Render the lines from the one containing "From this perspective, is" through the one containing "1.61 meters", inclusive, as a Markdown table with a Row column for the row number and a Line column for the line. Leave out blank lines.

___ Task inputs

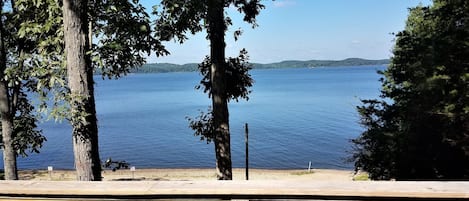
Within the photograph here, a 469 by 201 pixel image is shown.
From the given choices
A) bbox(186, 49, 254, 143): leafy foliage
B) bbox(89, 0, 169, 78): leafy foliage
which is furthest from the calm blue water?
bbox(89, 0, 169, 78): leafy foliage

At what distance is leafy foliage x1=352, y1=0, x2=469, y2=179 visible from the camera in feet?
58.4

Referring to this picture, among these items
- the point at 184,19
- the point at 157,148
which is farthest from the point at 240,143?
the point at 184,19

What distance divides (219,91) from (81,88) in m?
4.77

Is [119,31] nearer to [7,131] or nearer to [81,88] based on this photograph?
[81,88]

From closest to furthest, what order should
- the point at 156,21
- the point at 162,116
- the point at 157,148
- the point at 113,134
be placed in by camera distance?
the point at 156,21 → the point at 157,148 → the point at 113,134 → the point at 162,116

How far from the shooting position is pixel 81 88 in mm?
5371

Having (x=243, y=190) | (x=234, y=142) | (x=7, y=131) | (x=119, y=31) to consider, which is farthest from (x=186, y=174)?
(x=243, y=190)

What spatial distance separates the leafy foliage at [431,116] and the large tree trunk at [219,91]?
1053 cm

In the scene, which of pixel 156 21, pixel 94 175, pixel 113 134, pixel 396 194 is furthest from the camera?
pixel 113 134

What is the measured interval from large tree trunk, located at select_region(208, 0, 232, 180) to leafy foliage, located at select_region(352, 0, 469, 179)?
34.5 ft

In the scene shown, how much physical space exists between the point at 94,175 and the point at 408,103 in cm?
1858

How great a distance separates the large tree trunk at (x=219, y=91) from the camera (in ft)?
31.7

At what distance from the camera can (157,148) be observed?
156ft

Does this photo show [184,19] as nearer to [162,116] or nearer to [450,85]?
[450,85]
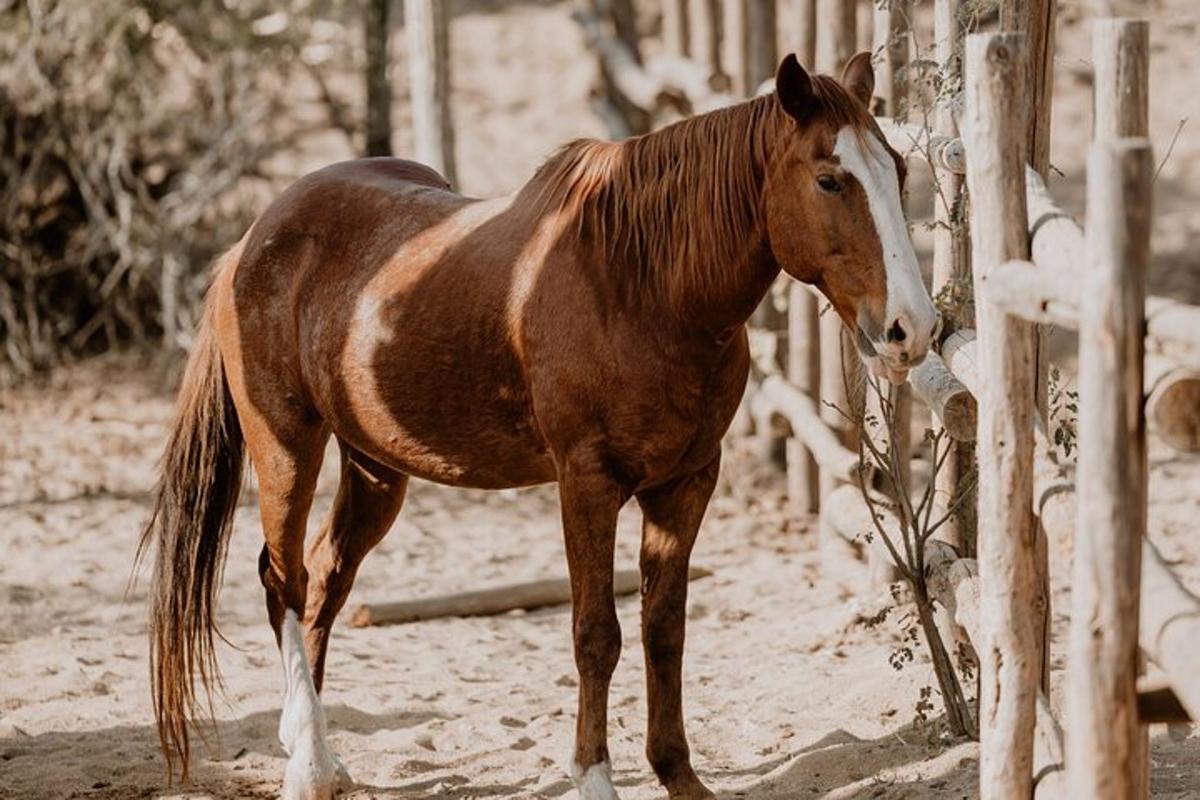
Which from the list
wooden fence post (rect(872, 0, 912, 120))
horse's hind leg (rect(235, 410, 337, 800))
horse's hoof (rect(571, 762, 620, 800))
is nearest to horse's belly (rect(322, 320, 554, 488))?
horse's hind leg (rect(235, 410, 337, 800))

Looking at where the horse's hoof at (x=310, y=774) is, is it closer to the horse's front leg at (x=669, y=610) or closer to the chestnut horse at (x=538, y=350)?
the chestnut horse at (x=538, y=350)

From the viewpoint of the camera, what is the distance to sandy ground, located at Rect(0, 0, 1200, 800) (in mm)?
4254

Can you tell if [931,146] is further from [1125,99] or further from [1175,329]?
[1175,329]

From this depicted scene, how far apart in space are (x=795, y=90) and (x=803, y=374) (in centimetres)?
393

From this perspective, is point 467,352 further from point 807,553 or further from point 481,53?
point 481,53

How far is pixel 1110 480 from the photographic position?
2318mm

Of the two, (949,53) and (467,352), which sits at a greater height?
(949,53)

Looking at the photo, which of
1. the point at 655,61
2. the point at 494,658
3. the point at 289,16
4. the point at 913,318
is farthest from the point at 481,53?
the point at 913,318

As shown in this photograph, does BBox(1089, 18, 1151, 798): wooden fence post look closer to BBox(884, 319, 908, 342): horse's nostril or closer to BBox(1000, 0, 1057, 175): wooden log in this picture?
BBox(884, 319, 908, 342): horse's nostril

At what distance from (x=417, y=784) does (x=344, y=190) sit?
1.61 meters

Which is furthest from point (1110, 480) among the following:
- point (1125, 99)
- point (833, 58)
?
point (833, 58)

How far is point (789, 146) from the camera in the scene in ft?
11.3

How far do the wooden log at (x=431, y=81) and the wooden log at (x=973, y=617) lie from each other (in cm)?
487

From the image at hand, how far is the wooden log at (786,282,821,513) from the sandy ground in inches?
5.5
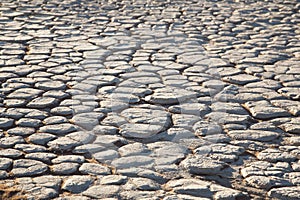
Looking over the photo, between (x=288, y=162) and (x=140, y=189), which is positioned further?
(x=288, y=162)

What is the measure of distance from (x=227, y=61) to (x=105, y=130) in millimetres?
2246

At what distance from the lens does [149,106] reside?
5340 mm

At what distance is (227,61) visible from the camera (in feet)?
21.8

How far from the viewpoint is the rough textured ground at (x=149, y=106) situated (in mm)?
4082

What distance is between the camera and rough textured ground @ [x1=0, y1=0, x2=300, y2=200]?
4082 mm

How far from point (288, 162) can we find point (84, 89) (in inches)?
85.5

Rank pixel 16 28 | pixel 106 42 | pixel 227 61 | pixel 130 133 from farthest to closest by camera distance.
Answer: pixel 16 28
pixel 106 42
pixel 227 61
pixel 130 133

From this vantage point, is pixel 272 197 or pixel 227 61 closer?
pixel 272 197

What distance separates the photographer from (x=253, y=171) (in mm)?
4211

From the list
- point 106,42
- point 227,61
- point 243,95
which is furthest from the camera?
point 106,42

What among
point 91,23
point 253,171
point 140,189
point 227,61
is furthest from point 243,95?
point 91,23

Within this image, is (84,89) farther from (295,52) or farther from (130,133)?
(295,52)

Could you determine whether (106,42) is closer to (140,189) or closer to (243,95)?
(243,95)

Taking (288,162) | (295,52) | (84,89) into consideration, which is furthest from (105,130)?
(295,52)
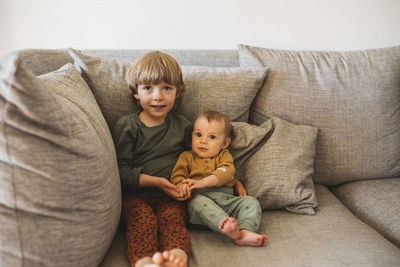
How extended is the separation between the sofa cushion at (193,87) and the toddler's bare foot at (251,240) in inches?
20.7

______

Result:
| Row | Line |
|---|---|
| 1 | From this perspective, is point 467,352 further from point 807,553 or further from point 481,53? |
| 2 | point 481,53 |
| 3 | How far is pixel 1110 480 from the photographic position? |
| 4 | 2318mm |
| 5 | Of the two, (949,53) and (467,352), which sits at a greater height? |
| 6 | (949,53) |
| 7 | Looking at the photo, which of |
| 8 | 1. the point at 655,61 |
| 9 | 2. the point at 494,658 |
| 10 | 3. the point at 289,16 |
| 11 | 4. the point at 913,318 |
| 12 | is farthest from the point at 481,53? |
| 13 | the point at 913,318 |
| 14 | As shown in this photograph, does BBox(1089, 18, 1151, 798): wooden fence post look closer to BBox(884, 319, 908, 342): horse's nostril or closer to BBox(1000, 0, 1057, 175): wooden log in this picture? |
| 15 | BBox(884, 319, 908, 342): horse's nostril |
| 16 | At what distance from (x=417, y=784) does (x=344, y=190) sit? |
| 17 | 1.61 meters |